In January 2000, having had sight of a CIA cable noting that Mihdhar possessed a U.S. visa, agent Doug Miller had swiftly drafted a memo on the matter addressed to the bureau’s own bin Laden unit and its New York field office. Had that memo been sent, the FBI would have learned right then of Mihdhar’s entry visa. The report was blocked, however, on the order of then-deputy chief of the CIA’s bin Laden unit, Tom Wilshire.

Why did he block it? Could it be that the CIA concealed what it knew about Mihdhar and Hazmi because officials feared that precipitate action by the FBI would blow a unique lead? Did the CIA want to monitor the pair’s activity itself, even though its mandate does not allow it to run operations in the United States? Or did it, as some bureau agents suspected—and Clarke has surmised—even hope to turn the two terrorists, to recruit them as informants?

Clarke’s speculation may not be idle.

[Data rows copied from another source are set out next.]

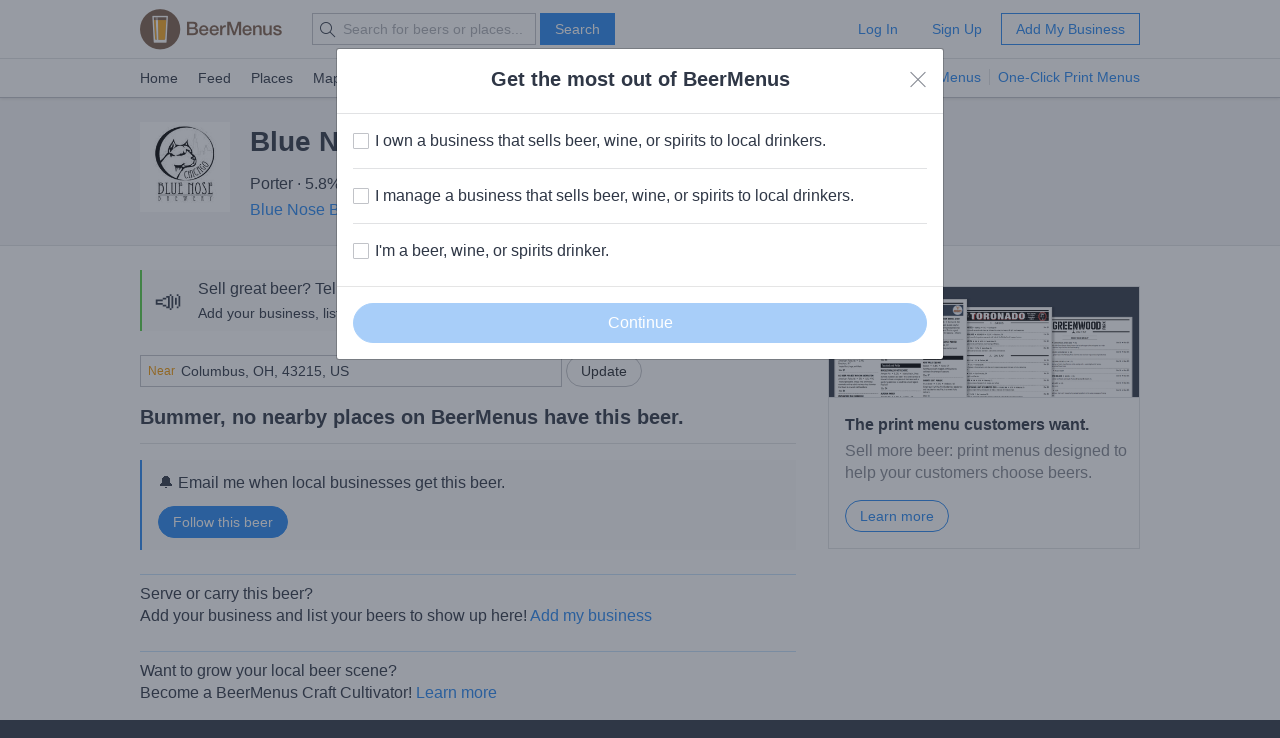

--- FILE ---
content_type: text/html; charset=utf-8
request_url: https://www.beermenus.com/api/internal/structured_data/beer/170108
body_size: 642
content:
<script type="application/ld+json">
  {"@context":"https://schema.org","@type":"Product","name":"Blue Nose Vanilla Rye Porter","description":"","sku":"beer-170108","mpn":"https://www.beermenus.com/beers/170108-blue-nose-vanilla-rye-porter","image":"https://d2sochvv0rudri.cloudfront.net/beer_labels/170108/blue-nose-vanilla-rye-porter-1.jpg","offers":{},"brand":{"@type":"Thing","name":"Blue Nose Brewery"}}
</script>

--- FILE ---
content_type: text/plain; charset=utf-8
request_url: https://www.beermenus.com/api/internal/tokens
body_size: 466
content:
eyJraWQiOiJLWFJRMzVZUDVLIiwiYWxnIjoiRVMyNTYifQ.eyJleHAiOjE3Njg5NTAyMjAsImlhdCI6MTc2ODk0OTYyMCwiaXNzIjoiRVA1VUc3QUpEQyIsIm9yaWdpbiI6Imh0dHBzOi8vd3d3LmJlZXJtZW51cy5jb20ifQ.vngPJCPD9qiAreIG4QzJceg3l3TwxUqckJfAz4Je85y9hCKjrqqAyPCBYi9khxiTTwgxZaMsWxd-ponciweTdw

A heavily redacted congressional document shows that in early December 1999, before Mihdhar’s U.S. visa came to light, top CIA officials had debated the lamentable fact that the agency had as yet not penetrated Al Qaeda:

“Without penetrations of OBL organization ... [REDACTED LINES] ... we need to also recruit sources inside OBL’s organization. Realize that recruiting terrorist sources is difficult ... but we must make an attempt.”

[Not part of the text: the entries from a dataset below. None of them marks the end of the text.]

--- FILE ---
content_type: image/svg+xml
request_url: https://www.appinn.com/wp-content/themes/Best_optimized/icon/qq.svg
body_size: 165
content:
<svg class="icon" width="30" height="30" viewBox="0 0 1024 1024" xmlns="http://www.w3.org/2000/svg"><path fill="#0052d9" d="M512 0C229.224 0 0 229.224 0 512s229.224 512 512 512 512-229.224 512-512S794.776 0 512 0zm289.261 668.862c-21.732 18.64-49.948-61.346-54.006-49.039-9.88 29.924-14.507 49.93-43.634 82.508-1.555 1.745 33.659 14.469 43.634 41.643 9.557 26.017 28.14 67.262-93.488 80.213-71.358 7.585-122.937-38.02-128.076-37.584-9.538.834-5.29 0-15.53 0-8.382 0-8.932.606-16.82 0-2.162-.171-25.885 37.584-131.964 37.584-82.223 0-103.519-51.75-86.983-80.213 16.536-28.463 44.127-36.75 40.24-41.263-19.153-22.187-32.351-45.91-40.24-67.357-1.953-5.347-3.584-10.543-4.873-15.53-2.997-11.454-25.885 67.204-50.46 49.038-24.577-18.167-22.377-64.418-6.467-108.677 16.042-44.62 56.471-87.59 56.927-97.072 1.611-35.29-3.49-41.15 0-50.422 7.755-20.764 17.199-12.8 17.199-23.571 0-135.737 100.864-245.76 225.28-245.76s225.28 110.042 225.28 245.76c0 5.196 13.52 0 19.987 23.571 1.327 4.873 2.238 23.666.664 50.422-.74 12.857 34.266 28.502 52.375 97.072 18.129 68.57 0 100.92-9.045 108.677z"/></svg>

The following day, CIA officers went to the White House for a meeting with a select group of top-level National Security Council members. Attendees discussed both the lack of inside information and how essential it was to achieve “penetrations.” Many “unilateral avenues” and “creative attempts” were subsequently to be tried. Material in the document on those attempts remains redacted in its entirety.

Though fragmentary, there are pointers suggesting that the CIA may not—as it claimed—have promptly dropped its coverage of Mihdhar. On Jan. 5, 2000—the day on which Miller wrote his draft cable, a CIA bin Laden–unit officer noted of Mihdhar and Hazmi that “we need to continue the effort to identify these travelers and their activities.” As late as February, moreover, a CIA message noted that the agency was still engaged in an investigation “to determine what the subject [Mihdhar] is up to.”

In 2007, Congress forced the release of a 19-page summary of the CIA inspector general’s long-secret probe of its pre-9/11 performance. The summary acknowledged that agency staff had neither shared what they knew about Mihdhar and Hazmi nor seen to it that they were promptly placed on watch lists. An accountability board, the summary recommended, should review the work of named officers, including former director Tenet. Tenet’s successor, Porter Goss, however, insisted that there was no question of misconduct by the named officers. They were, he said, “amongst the finest” the agency had.

Richard Clarke’s comments reopen the debate about this troubling episode. The CIA’s “screw-up” explanation of its lamentable failure to act, having learned that two known bin Laden terrorists were headed for the United States, remains at best unconvincing, at worst indicative that it conceals a very different, secret scenario.